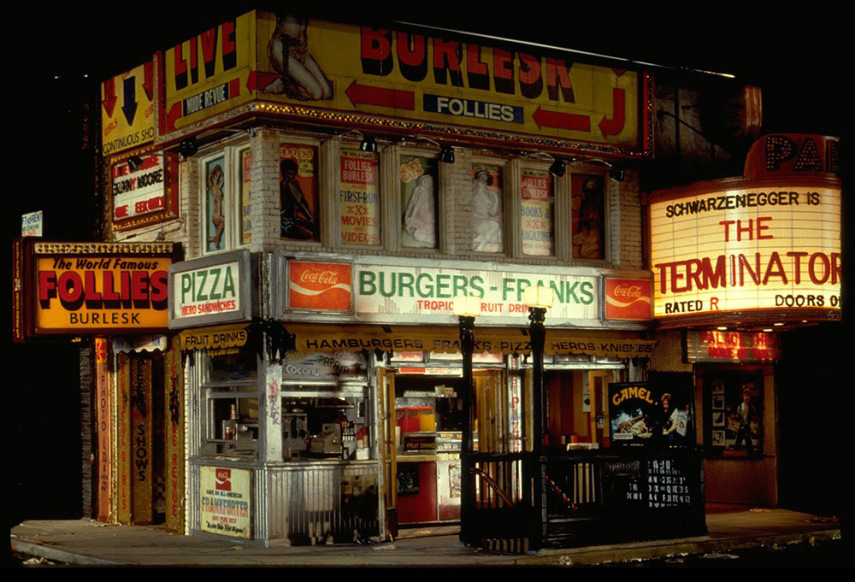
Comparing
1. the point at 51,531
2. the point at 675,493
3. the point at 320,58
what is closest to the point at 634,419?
the point at 675,493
************
[The task]: Pick out each line above that contains the word "point" and copy it out in full.

[Result]:
1. the point at 51,531
2. the point at 675,493
3. the point at 320,58
what is closest to the point at 634,419?
the point at 675,493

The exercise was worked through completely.